■ **WORK INSTRUCTION**
Where in the data below does the word "frames" appear? Copy every line that has it.

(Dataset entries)
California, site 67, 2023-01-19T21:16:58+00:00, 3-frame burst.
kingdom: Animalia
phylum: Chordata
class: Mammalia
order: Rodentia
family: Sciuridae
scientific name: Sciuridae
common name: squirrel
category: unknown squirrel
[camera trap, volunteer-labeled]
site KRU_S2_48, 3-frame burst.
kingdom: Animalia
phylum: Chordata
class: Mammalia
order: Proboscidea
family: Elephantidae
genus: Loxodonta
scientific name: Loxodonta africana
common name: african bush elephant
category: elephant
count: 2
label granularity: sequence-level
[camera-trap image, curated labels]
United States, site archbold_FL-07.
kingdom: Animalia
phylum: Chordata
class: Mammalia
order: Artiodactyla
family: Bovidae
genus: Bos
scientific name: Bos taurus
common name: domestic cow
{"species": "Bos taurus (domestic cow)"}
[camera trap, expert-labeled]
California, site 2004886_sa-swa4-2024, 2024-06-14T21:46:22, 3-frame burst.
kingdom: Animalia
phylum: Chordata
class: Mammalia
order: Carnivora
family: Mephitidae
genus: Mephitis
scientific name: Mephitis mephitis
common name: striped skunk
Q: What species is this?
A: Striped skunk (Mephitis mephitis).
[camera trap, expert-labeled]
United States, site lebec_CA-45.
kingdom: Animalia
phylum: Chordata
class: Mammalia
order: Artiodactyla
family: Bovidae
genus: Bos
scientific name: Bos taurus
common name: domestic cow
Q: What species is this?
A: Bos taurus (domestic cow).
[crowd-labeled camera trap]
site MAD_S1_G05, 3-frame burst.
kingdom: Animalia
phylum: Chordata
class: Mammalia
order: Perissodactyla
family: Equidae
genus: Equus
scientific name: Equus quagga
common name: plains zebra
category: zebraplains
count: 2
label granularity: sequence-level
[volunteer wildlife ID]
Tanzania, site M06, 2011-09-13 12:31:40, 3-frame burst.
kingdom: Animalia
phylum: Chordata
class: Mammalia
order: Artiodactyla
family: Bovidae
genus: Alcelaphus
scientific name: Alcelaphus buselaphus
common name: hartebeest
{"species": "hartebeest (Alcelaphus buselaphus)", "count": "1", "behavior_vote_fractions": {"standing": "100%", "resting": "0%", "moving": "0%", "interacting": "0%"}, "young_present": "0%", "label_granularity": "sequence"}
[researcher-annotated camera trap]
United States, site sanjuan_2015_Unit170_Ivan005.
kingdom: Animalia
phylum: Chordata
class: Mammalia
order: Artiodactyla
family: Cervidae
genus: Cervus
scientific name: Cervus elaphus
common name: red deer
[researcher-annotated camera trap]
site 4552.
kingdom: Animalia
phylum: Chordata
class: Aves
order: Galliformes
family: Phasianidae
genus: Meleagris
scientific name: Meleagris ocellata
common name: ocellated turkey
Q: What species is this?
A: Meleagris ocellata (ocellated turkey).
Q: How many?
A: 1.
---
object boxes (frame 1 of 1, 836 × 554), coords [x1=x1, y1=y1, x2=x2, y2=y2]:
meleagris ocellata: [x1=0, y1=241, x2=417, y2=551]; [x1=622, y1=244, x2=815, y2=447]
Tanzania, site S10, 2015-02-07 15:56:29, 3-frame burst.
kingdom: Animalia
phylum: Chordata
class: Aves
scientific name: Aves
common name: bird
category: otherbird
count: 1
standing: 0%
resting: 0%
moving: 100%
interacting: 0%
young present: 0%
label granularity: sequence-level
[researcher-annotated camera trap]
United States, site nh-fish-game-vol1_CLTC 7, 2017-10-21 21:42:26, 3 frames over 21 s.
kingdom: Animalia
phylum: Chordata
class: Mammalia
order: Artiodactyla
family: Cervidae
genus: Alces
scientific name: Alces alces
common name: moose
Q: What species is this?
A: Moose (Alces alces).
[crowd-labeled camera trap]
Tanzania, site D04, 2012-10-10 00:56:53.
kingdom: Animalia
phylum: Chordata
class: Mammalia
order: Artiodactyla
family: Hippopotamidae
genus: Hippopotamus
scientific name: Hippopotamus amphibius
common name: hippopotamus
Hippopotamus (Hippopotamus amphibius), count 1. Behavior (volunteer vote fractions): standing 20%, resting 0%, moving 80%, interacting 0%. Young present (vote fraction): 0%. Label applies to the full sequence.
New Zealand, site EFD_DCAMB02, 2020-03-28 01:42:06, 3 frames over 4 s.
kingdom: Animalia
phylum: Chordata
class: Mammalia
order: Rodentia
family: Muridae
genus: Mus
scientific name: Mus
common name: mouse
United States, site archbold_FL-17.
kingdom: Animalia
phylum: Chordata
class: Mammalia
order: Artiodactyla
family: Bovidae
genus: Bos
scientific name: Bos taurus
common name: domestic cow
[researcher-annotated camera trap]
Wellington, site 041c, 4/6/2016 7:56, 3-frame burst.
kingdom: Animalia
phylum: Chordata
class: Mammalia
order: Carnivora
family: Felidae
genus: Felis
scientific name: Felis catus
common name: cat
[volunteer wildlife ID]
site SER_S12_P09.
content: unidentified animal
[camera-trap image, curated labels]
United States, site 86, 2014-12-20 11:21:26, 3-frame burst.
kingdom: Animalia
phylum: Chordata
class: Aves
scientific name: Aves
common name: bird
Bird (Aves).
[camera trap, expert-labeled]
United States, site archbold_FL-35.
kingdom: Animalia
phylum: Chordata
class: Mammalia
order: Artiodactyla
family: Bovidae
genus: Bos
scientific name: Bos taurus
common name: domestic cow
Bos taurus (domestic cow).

■ **WRITTEN ANSWER**
United States, site nh-fish-game-vol1_CLTC 7, 2017-10-21 21:42:26, 3 frames over 21 s.
New Zealand, site EFD_DCAMB02, 2020-03-28 01:42:06, 3 frames over 4 s.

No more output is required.